Reading through Hometown Magazine, I spotted an ad for two free classes at a local exercise studio. I was curious.
Swimming isn't going to work with the schedule and the finances again this semester, and I've been looking for some way to move my mass around a little more. Some way besides chasing chickens or hauling in firewood.
I called the number on the advertisement.
"How would you describe your fitness level?" the pleasant-sounding lady asked.
"Ummm, average?" I guessed.
"What do you do for exercise?" she pressed.
"Well, I do yoga a couple of times at week at home. Occasionally, I take long walks back on the farm. I used to swim, but I haven't done that for months."
"Tell me more about yourself," she probed. "How old are you? How much do you weigh? How would you describe your overall health?"
I took a deep breath and swallowed. "Um, I'm fifty years old" - no problem getting that out - "and I weigh ..." I coughed. "I weigh...well...let's just say I'm adequately padded."
Can you think of a job requiring more poise and grace than that of a fitness-center employee who must spend her days asking middle-aged women how much they weigh?!
This got me to thinking - there are things that we all know, things that are just part of life, nothing bizarre or shameful - but that are so awkward to verbalize, to just say right out loud. Things like....

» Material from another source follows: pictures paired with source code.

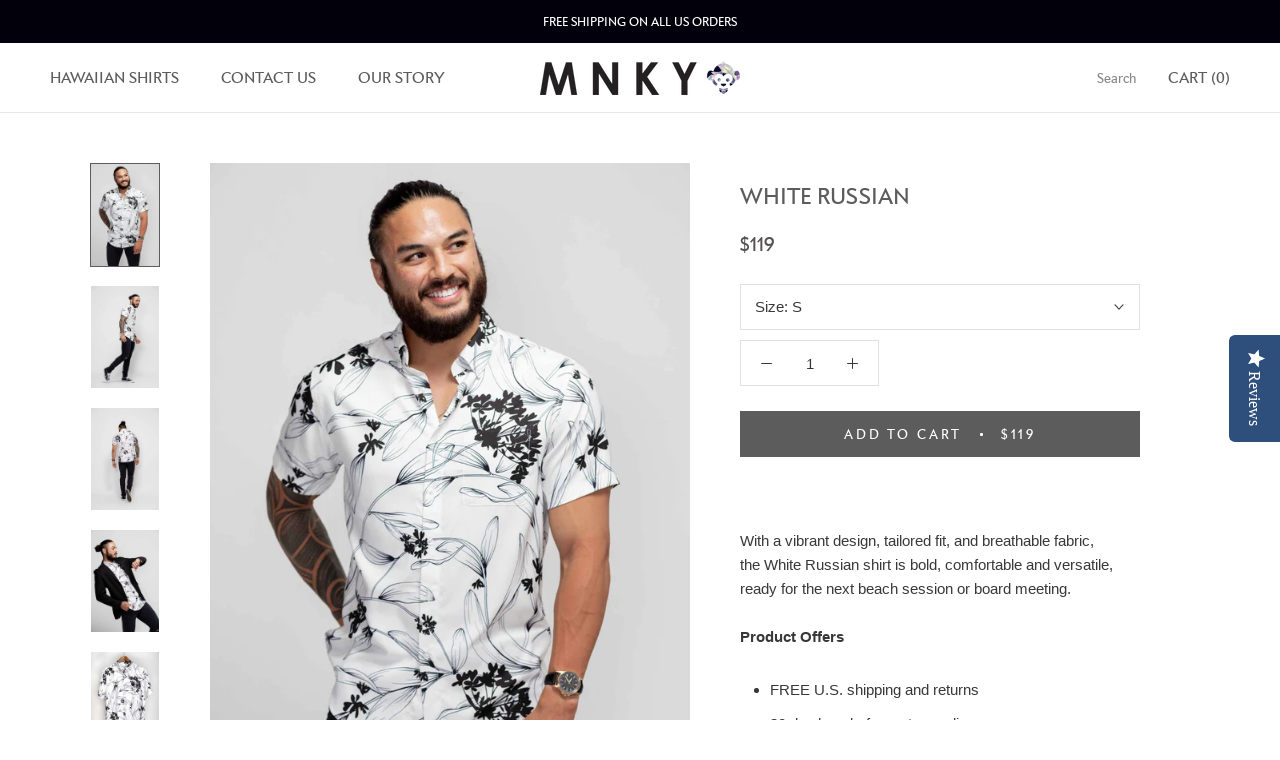

--- FILE ---
content_type: text/javascript
request_url: https://mnkystyle.com/cdn/shop/t/27/assets/custom.js?v=8814717088703906631632639068
body_size: -740
content:
//# sourceMappingURL=/cdn/shop/t/27/assets/custom.js.map?v=8814717088703906631632639068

"I forgot your name - who did you say you were?"
"Excuse me, you have a piece of spinach on your teeth."
"Your zipper is open."
"I can't remember where I parked the car. Could you help me find it?"
"Where do you stock the Kotex?"
When I was still working at Wal-Mart, one of the young cashiers asked me if I would help her pick out a pregnancy test when we finished our shift. (I guess she thought a woman with seven kids probably had a lot of experience with this sort of thing!) "Sure," I answered. "Is it for you?"
"No," my co-worker replied. "It's for a friend. She's single, and she thinks she may be pregnant, and she's scared to take a test and find out. I told her I was going to get one and bring it to her house and make her take it when I got off work."
Back in the health and personal care department, Mary and I selected a pregnancy test. Then we headed to the front of the store to check out. My friend placed the pregnancy test on the belt. The cashier behind the register hesitated and raised her eyebrows, looking at Mary quizzically.
"Oh, it's not for me!" Mary exclaimed. "No way! This is for Mrs. Camille!"
I smacked Mary, paid for the pregnancy test, and laughed with her all the way to the front door.
What about you, Dear Reader? What simple little things do you find ridiculously difficult to say out loud?
blues in july
5 months ago
3 comments:
You have an in house Marine who just finished boot-camp. Bet he could whip you into shape in thirty days or less.Dad
Good point, Dad. Maybe if I agreed to let Thomas oversee my fitness program, he'd agree to let me direct his video game schedule. Ummm, then again, maybe not!
One thing I would never say to anyone, "I really don't like this food you have so lovingly prepared for me. Can I just have some crackers?" As a somewhat picky eater I have had my fair share of hungry nights after visiting friends!